Silent invasion takes root 

Simon Upton

Invasive weeds have been branded the country’s silent invader and the Government is being called to “lift its game” to deal with the issue.

Parliamentary Commissioner for the Environment, Simon Upton says native ecosystems must be protected from thousands of exotic plants.

“Rampaging weeds pose a deadly threat to our native ecosystems by smothering, outcompeting and preventing regeneration of native plants,” he said.

“There is a silent invasion of our forests by plants like wild ginger. Vines like banana passionfruit, old man’s beard and climbing asparagus are strangling forest understories.

Russell lupins are carpeting braided rivers and wilding conifers covering hillsides.

“If left to their own devices, these weeds will transform our ecosystems beyond recognition.”

A report, Space invaders: A review of how New Zealand manages weeds that threaten native ecosystems, explains that protecting native ecosystems from being overrun by weeds helps our native taonga plants and saves crucial habitat.

Mr Upton has made a series of recommendations to improve the way weeds threatening native ecosystems are managed and wants to see improved national leadership to help coordinate action on which plants to manage, where and how they are to be managed and by whom.

Māori brought about a dozen new plants with them to Aotearoa. Since European colonisation, more than 25,000 plant species have been introduced.

Over 1800 of these exotic plants now survive in the wild and are joined by about 20 new ones each year.

Most are escapees from gardens. The risks they pose will rise as climate change increases the area over which many of them can spread and conquer.

“We cannot rid New Zealand of every single weed. There are simply too many. But we can be smart about which ones we choose to tackle, have a clear outcome in mind and make sure we coordinate our actions,” Simon Upton said.

“Weed management programmes need to be achievable and sustainable over time – potentially a very long time.

“There is no point removing one species and creating an expensive ‘weed-shaped hole’ waiting to be reinvaded.
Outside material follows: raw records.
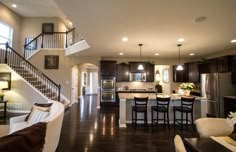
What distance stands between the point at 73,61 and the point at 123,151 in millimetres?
6510

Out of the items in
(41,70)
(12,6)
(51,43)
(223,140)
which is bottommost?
(223,140)

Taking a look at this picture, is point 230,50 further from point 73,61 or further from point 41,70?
point 41,70

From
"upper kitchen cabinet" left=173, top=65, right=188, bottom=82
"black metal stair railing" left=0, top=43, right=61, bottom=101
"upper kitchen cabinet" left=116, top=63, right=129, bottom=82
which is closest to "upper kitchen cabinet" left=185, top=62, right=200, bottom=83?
"upper kitchen cabinet" left=173, top=65, right=188, bottom=82

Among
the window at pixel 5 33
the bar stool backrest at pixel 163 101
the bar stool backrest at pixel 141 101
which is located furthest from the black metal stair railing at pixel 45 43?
the bar stool backrest at pixel 163 101

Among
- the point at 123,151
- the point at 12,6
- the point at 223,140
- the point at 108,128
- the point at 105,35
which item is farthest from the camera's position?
the point at 12,6

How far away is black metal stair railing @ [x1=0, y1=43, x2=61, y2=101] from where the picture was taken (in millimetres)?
7441

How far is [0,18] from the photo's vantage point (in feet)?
25.3

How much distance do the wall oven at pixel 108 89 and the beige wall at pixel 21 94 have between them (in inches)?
120

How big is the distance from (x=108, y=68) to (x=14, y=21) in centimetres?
588

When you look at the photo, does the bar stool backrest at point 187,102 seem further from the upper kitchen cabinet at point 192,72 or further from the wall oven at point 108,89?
the wall oven at point 108,89

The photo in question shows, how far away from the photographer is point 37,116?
365 cm

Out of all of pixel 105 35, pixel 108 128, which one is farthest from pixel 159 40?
pixel 108 128

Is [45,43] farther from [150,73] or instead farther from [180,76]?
[180,76]

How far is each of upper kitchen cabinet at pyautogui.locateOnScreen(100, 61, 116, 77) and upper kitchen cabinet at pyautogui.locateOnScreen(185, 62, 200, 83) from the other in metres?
3.99
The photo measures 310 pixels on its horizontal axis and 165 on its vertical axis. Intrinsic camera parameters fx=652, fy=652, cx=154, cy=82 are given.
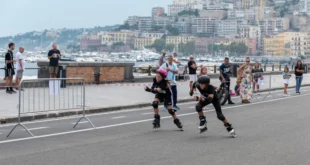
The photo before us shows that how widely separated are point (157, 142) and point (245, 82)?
1240 centimetres

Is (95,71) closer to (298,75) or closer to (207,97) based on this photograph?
(298,75)

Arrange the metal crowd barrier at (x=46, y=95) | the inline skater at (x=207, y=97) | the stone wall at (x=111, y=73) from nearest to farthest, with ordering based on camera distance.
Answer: the inline skater at (x=207, y=97) → the metal crowd barrier at (x=46, y=95) → the stone wall at (x=111, y=73)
Knowing what comes next is critical.”

He said New Zealand’s biosecurity system was s very good at protecting borders from exotic plants and looking out for farming and forestry interests.

“But protecting native ecosystems from plants already established here does not get the same attention.”

Professor Bruce Clarkson, Environmental Research Institute, University of Waikato, said the report addressed a long standing lack of coordinated action and underfunding to control and manage an increasing number of environmental weeds threatening indigenous ecosystems.

“The current emphasis on removing mammalian predators will surely assist indigenous biodiversity but not if it results in weeds (and introduced herbivores) being overlooked,” he warned.

“The PCE report highlights the magnitude and growing impacts of environmental weeds that capture ecosystems which become dominated by foreign species.

“Here in the Waikato, for example, I am aware of shining privet and palms (Chinese windmill palm, Bangalow palm and Phoenix palm) invading and compromising a good number of the restoration plantings in urban areas.

“There remains a systemic need to understand which environmental weeds most limit efforts to restore or reconstruct indigenous habitat in urban, periurban and rural zones and how to efficiently increase dominance by indigenous plants.